Spark聚合下推思路以及demo

Spark原本预计在2.3版本实现聚合下推，虽然不知道是何原因最终没有能够在2.3版本最终实现，但是因为工作需要，必须要从聚合函数下手优化Spark SQL，遂思考之实现之。

一篇有意义的参考文章

网上有个牛人想在2.2版本实现聚合下推并提交代码到Spark，结果在pull request里被拒绝了，Spark的人说他们在2.3会实现一套新的DataSource API，即DataSource API v2，所以让他不要这么执着于提交这个代码，我也是很醉。。。这里贴出他的博文：

SparkSQL如何实现聚合下推

该大牛是基于物理计划实现的下推，局限性比较大。所以我参考了他的思路，从逻辑计划和物理计划两个方面都做了一些优化。这里只讲逻辑计划的下推。下推，必然最后是推到数据源层，而Spark没有实现DataSource的聚合数据源的接口，这里可以参考下刚刚分享博文实现的AggregatedFilteredScan接口，我也是基于这个接口的做法实现的。

下推的意义

无论是传统的谓词下推，还是聚合下推，意义都在于将一些操作推到数据源层，这样从数据源里返回的数据就会极大减少。磁盘读写和网络开销都会降低，性能会得到提升。

难点的实现思路

聚合下推的最大难点，我认为是遇到了join，当join的on的两列不属于group列或者aggregate列该肿么办。
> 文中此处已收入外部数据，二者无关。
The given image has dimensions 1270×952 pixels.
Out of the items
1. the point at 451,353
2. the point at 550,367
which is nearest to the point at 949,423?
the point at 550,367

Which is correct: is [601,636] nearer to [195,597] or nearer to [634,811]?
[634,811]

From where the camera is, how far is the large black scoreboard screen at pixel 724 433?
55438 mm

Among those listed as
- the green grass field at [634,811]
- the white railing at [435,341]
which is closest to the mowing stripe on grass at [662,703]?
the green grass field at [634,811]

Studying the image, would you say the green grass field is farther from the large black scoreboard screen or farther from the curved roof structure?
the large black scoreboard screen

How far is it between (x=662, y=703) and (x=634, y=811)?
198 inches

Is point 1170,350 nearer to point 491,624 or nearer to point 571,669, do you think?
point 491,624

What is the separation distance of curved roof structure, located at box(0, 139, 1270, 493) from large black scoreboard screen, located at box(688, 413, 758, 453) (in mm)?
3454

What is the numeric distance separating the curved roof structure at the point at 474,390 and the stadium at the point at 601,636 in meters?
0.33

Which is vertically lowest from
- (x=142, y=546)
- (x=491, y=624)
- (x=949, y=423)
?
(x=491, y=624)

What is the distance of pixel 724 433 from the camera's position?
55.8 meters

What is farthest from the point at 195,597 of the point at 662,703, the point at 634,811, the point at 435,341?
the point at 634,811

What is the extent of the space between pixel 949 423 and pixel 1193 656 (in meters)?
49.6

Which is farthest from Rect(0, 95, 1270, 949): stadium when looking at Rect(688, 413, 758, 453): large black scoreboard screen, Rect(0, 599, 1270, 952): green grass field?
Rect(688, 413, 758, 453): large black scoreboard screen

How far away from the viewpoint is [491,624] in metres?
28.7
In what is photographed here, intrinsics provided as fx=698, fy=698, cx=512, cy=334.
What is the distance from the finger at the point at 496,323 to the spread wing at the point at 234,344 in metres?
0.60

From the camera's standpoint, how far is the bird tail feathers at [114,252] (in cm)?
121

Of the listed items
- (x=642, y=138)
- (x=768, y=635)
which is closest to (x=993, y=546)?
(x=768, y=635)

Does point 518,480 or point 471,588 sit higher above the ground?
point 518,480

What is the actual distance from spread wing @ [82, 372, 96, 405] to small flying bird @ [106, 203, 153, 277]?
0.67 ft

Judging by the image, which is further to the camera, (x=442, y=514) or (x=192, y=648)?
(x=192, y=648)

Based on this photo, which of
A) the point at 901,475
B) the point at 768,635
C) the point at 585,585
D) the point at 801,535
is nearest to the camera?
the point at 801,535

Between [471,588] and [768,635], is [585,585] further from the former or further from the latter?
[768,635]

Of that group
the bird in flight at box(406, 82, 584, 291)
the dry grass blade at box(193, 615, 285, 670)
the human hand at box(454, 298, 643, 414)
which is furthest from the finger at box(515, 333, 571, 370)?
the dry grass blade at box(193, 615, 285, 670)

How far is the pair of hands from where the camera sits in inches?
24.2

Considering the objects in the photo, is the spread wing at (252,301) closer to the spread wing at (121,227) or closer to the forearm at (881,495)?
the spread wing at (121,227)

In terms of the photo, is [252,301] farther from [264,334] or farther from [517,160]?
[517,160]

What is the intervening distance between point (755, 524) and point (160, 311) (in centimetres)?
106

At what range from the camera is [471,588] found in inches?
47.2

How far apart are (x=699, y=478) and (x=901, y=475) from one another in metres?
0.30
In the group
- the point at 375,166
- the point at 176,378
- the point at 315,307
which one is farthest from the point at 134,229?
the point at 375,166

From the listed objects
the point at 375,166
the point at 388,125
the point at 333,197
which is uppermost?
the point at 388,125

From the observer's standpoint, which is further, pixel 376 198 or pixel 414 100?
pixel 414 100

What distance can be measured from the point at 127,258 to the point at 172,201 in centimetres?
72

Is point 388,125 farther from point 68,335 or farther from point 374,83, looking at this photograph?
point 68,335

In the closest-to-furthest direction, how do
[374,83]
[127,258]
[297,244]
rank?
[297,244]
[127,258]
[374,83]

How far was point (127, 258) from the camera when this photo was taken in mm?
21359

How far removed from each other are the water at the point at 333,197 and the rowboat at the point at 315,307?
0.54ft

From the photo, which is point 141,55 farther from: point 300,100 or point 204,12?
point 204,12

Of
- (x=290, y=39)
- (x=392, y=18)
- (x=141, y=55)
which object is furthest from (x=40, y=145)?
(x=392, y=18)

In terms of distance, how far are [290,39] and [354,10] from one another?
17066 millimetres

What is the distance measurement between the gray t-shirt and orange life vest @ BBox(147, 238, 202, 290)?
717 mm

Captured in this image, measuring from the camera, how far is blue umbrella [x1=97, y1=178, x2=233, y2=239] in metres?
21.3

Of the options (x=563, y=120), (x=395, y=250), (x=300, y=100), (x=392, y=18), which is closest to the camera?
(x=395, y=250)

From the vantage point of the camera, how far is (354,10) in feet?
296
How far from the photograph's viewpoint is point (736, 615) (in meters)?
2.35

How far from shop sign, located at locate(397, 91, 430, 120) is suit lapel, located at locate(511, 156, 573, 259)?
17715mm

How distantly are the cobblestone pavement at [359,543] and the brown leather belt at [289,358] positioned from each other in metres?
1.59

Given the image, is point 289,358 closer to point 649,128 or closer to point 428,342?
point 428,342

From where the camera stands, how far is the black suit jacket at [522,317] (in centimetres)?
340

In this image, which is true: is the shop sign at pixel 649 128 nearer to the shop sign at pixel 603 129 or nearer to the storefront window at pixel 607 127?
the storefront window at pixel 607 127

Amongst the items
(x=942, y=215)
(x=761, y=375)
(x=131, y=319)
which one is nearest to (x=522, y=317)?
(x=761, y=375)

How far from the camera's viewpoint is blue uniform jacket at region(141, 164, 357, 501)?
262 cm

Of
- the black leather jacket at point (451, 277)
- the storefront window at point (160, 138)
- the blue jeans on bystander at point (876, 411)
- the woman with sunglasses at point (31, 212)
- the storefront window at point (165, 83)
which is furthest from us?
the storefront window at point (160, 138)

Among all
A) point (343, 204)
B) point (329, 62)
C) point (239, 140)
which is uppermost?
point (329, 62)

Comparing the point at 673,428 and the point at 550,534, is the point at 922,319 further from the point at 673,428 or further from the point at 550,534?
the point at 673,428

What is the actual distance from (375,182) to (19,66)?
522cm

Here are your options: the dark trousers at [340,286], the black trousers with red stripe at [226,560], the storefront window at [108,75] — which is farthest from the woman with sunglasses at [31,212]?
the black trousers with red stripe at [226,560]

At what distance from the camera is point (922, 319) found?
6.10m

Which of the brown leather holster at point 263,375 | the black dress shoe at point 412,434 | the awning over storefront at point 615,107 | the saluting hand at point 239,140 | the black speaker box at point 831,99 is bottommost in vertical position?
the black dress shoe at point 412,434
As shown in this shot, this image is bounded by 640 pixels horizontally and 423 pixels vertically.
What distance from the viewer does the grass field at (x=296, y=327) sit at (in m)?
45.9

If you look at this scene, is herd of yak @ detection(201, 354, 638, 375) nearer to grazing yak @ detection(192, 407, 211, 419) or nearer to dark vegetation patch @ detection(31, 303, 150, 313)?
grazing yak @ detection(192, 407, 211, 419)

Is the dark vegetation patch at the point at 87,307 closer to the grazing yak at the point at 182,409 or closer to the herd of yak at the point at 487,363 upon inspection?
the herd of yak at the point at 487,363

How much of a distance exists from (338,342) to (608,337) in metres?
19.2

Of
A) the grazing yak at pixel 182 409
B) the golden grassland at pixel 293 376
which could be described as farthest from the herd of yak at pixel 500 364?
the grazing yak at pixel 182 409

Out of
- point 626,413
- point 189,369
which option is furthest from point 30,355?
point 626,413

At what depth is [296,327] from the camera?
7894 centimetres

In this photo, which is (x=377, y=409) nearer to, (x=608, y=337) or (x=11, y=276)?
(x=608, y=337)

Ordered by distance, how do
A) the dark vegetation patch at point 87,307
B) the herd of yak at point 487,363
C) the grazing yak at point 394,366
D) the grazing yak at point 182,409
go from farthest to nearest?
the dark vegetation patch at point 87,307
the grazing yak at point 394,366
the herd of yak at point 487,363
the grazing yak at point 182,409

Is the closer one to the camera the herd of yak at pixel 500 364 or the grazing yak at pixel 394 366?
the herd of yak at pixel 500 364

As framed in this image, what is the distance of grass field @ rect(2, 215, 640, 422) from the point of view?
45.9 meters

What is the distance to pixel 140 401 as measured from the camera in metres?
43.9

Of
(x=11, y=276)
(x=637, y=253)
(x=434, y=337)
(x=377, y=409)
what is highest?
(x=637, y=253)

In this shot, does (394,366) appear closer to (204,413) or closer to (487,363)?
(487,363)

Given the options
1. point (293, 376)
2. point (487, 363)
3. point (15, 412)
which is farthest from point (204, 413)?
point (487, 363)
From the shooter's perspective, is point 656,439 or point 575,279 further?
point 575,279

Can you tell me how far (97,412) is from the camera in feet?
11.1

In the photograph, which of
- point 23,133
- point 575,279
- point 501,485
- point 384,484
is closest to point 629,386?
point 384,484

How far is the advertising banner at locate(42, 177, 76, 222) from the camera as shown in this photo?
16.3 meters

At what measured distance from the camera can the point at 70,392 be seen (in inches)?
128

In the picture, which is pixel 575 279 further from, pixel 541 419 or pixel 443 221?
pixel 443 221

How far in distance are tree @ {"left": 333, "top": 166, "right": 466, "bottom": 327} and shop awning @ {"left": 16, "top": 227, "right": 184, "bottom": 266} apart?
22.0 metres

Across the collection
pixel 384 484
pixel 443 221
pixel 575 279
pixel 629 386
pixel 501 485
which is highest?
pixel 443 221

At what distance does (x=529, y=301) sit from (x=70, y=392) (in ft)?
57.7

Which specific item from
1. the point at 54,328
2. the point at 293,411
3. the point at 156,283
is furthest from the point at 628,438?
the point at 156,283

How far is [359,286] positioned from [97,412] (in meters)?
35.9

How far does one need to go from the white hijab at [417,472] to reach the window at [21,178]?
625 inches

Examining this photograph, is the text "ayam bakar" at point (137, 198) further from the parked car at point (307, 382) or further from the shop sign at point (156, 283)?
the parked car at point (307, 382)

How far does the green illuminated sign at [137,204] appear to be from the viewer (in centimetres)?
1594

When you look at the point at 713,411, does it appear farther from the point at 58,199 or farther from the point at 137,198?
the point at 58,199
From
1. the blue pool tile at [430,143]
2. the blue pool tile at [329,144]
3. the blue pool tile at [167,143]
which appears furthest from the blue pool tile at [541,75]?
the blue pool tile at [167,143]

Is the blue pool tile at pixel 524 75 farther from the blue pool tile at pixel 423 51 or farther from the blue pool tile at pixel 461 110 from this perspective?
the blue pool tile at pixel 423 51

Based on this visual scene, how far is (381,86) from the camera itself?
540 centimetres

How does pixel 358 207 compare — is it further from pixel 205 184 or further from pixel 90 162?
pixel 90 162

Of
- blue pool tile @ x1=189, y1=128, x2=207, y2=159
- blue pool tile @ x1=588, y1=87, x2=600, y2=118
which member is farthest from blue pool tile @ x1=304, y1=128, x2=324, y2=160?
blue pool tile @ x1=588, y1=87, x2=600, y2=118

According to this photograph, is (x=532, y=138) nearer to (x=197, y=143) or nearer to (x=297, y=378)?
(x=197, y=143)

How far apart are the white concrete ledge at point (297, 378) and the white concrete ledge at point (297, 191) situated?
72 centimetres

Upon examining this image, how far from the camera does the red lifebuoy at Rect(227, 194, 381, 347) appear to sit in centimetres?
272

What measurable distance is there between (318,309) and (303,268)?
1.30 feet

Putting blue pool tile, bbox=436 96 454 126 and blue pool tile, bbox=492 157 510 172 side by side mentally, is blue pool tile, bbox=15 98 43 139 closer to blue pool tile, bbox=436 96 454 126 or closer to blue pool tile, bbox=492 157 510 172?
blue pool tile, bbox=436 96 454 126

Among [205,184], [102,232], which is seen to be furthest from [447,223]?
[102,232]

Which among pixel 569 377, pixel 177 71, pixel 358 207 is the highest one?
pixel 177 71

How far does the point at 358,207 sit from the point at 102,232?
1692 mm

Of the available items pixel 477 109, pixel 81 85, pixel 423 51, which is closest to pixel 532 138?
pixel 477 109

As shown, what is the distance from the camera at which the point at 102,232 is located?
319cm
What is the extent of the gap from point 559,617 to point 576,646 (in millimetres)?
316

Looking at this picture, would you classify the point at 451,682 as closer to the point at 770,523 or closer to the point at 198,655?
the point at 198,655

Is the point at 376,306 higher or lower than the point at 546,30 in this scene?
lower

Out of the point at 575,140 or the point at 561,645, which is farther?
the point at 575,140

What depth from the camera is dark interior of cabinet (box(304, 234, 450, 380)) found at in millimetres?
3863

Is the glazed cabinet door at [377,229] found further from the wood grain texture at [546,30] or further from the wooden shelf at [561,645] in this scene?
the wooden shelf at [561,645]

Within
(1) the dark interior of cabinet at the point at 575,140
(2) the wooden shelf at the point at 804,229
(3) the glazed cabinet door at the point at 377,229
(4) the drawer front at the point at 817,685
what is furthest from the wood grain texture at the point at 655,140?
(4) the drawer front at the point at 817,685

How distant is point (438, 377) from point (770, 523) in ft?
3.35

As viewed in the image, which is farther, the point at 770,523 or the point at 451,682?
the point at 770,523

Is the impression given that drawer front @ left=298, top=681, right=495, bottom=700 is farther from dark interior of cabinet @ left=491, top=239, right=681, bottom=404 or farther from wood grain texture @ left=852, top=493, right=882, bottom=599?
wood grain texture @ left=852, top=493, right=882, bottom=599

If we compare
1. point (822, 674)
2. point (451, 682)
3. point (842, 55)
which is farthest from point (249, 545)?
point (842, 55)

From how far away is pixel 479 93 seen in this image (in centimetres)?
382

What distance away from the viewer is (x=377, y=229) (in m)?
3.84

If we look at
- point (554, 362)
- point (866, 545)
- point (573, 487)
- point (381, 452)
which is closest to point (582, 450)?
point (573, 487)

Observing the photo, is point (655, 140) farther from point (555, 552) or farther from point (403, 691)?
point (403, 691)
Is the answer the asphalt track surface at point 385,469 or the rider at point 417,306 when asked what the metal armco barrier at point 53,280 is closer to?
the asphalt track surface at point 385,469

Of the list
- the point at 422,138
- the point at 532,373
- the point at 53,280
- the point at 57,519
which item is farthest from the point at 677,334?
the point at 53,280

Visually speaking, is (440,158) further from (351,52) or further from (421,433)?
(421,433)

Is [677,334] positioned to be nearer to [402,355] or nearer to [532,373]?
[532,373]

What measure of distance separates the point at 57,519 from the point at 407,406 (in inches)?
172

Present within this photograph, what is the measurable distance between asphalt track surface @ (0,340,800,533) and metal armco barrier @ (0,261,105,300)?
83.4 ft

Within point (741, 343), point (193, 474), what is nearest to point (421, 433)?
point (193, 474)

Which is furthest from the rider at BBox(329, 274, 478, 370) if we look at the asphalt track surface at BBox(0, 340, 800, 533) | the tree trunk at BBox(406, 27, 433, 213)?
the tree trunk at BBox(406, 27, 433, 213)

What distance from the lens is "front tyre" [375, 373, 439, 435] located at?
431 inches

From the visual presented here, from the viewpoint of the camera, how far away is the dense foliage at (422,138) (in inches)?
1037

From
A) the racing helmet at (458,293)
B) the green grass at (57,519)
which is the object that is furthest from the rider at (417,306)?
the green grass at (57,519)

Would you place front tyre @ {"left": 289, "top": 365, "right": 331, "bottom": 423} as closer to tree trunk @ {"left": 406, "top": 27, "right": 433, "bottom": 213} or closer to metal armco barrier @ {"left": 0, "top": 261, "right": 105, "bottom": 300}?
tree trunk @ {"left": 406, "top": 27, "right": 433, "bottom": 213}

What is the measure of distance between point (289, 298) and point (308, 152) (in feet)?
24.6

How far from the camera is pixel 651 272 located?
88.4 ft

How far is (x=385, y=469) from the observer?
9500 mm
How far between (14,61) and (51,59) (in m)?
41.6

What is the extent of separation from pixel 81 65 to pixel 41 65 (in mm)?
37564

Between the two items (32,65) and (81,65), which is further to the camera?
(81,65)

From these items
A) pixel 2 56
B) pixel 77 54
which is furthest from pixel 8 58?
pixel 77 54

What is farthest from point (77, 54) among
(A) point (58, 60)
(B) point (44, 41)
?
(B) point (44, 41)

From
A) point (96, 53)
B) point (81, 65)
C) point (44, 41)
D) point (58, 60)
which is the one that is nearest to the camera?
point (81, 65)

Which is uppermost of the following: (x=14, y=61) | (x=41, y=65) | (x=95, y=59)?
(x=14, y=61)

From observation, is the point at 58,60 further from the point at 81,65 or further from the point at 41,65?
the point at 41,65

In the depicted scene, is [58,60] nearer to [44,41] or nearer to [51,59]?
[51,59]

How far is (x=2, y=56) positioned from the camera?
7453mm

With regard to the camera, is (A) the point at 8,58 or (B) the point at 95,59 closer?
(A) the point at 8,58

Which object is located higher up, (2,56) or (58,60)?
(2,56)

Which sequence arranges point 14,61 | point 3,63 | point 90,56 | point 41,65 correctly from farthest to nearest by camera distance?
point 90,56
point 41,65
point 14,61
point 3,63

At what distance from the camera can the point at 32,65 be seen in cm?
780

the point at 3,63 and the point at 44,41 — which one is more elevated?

最开始我认为这种情况可能没有办法下推，因为这样势必要在在group列中加上了原本不属于group的某一join列，这样会影响聚合的结果并且会多一次聚合。但是经过大神提点，其实这样也是可以下推的，原因有二：

即使多一个聚合节点，SQL执行的结果也是对的，也就是最终结果来看其实不应该聚合结果。
一般来说，join on的两列不可能有相同的行数，如果行数相同，那么按照数据库的设计规范，这两张表就应该Union成一张表。所以多的这个聚合节点，也是会减少数据源的数据传输的。

这两点在后面的例子会有展示。

一个下推到join的简单思路以及结果

数据源准备

使用写一个Spark DataSource的随手笔记的Scott数据源。

初始SQL以及逻辑计划

SQL：

SELECT AVG(salary), deptName 
FROM emp 
JOIN dept 
ON emp.deptNo = dept.deptNo 
GROUP BY deptName;

LogicalPlan：

Aggregate [deptName#8], [avg(cast(salary#6 as double)) AS avg(salary)#19, deptName#8]
+- Project [salary#6, deptName#8]
   +- Join Inner, (deptNo#5 = deptNo#7)
      :- Project [deptNo#5, salary#6]
      :  +- Filter isnotnull(deptNo#5)
      :     +- Relation[empNo#2,empName#3,mgr#4,deptNo#5,salary#6] TestAggregatePushdownPlan2Scan(emp,StructType(StructField(empNo,IntegerType,true), StructField(empName,StringType,true), StructField(mgr,IntegerType,true), StructField(deptNo,IntegerType,true), StructField(salary,FloatType,true)))
      +- Project [deptNo#7, deptName#8]
         +- Filter isnotnull(deptNo#7)
            +- Relation[deptNo#7,deptName#8,loc#9] TestAggregatePushdownPlan2Scan(dept,StructType(StructField(deptNo,IntegerType,true), StructField(deptName,StringType,true), StructField(loc,StringType,true)))

逐步下推

Step 1，指针在最上层，aggregate节点推到其child节点project的下面，同时将project里的salary#6替换成avg(salary)#19：

Project [avg(salary)#19, deptName#8]
+- Aggregate [deptName#8], [avg(cast(salary#6 as double)) AS avg(salary)#19, deptName#8]
   +- Join Inner, (deptNo#5 = deptNo#7)
      :- Project [deptNo#5, salary#6]
      :  +- Filter isnotnull(deptNo#5)
      :     +- Relation[empNo#2,empName#3,mgr#4,deptNo#5,salary#6] TestAggregatePushdownPlan2Scan(emp,StructType(StructField(empNo,IntegerType,true), StructField(empName,StringType,true), StructField(mgr,IntegerType,true), StructField(deptNo,IntegerType,true), StructField(salary,FloatType,true)))
      +- Project [deptNo#7, deptName#8]
         +- Filter isnotnull(deptNo#7)
            +- Relation[deptNo#7,deptName#8,loc#9] TestAggregatePushdownPlan2Scan(dept,StructType(StructField(deptNo,IntegerType,true), StructField(deptName,StringType,true), StructField(loc,StringType,true)))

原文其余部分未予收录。